Saturday, November 9, 2013

Reeling

Looking at old pictures when you're in a foreign country is probably a terrible idea. And it probably doesn't help that I should be studying for the religion test I have tomorrow, or if not that then interacting with my family. I'm in Japan. I have five weeks left. And I want to stop counting. But I feel like I'm at a crossroads somehow, stuck. I'm already thinking about when I'm going to come back here, and how, as if I've already left. And that seems like a problem.

My biggest struggle these past few days is concerning, big surprise, relationships. As they stand right now, all of my relationships with Japanese students (and even my host family, actually), seem like they're not developed to a point where we are likely to stay in contact beyond the next year, if that. What I mean is--and what I've been telling virtually everyone lately, it seems--is that I don't really have any good Japanese friends. For some reason, I don't foresee contact with the church in Osaka being difficult, but with the students, it's different; I feel like, by now, I should have college-age Japanese friends that I can go out with on weekends or whenever, friends I am comfortable with asking 'hey let's hang out' without making a formal thing of it like 'let's go here on this day and do this and this and that's it'. So why don't I feel that way about anyone here? Why shouldn't I?

I'm still here, I know. Can't I just start talking to people more? I don't know. I feel frozen, like there's nothing I can do about not having Japanese friends. Like there's nothing I can do in the next month to learn more Japanese (because my class is not really teaching me anything new, and I don't have time to study the grammar from my private lessons enough to actually learn how to use them in conversation). I feel like there's so much I've learned but there's so much more, and it's like...I mean, I'm not slipping back into the frame of mind from September, early October. I think I'm past that "point" where I could see myself looking back and asking myself, 'did I waste that opportunity?' At the same time, I wonder... well, what, exactly?

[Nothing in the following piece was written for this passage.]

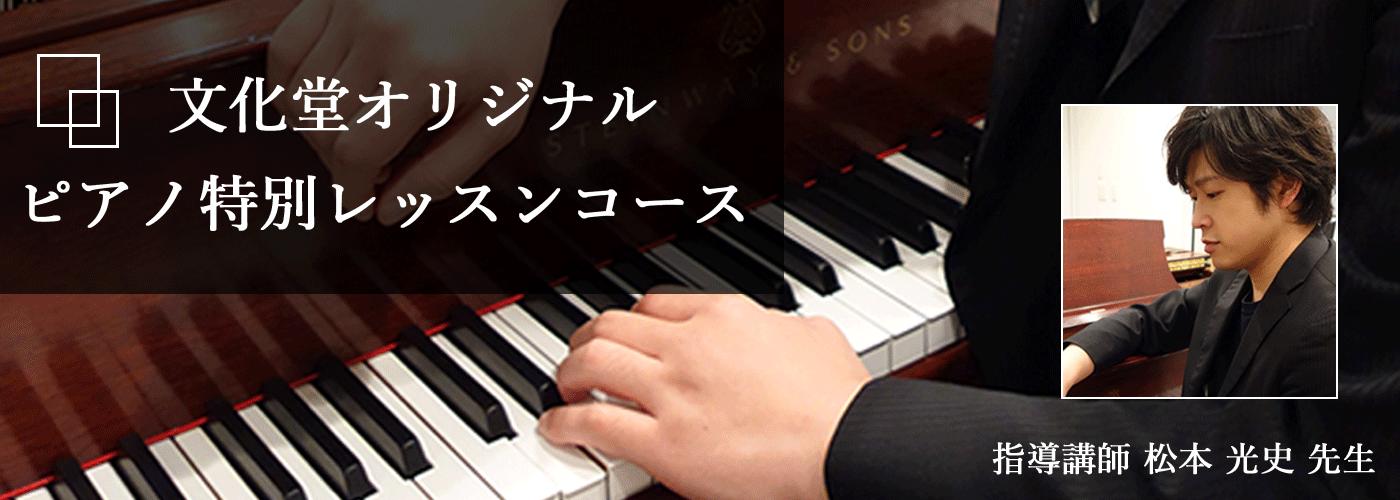 松本光史 ピアノ特別レッスンコース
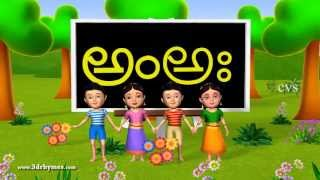 A aa lu diddudam - 3D Animation Learning Telugu Alphabet rhymes for children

Is it so wrong to want to do my homework, even if it's not Japanese? Is it so bad to be too busy during the week to have hour-long conversations with Japanese people? Sure I have an opportunity once a week with my speaking partner, but to be honest, that's not the person I want to talk to. I'm not going to force it. But homework, really--I am here to study, am I not? I mean, I'm still a student, of everything--I'm still able to learn every day, am I not? Shouldn't I pay attention to everything, even if some of it can be learned "elsewhere"?

I'm confusing myself. I just want it to sink in that I have time before there isn't time left. I'm just kind of reeling right now. Hiei-zan yesterday, watching a half-marathon today, looking through old pictures...maybe soon I'll wake up.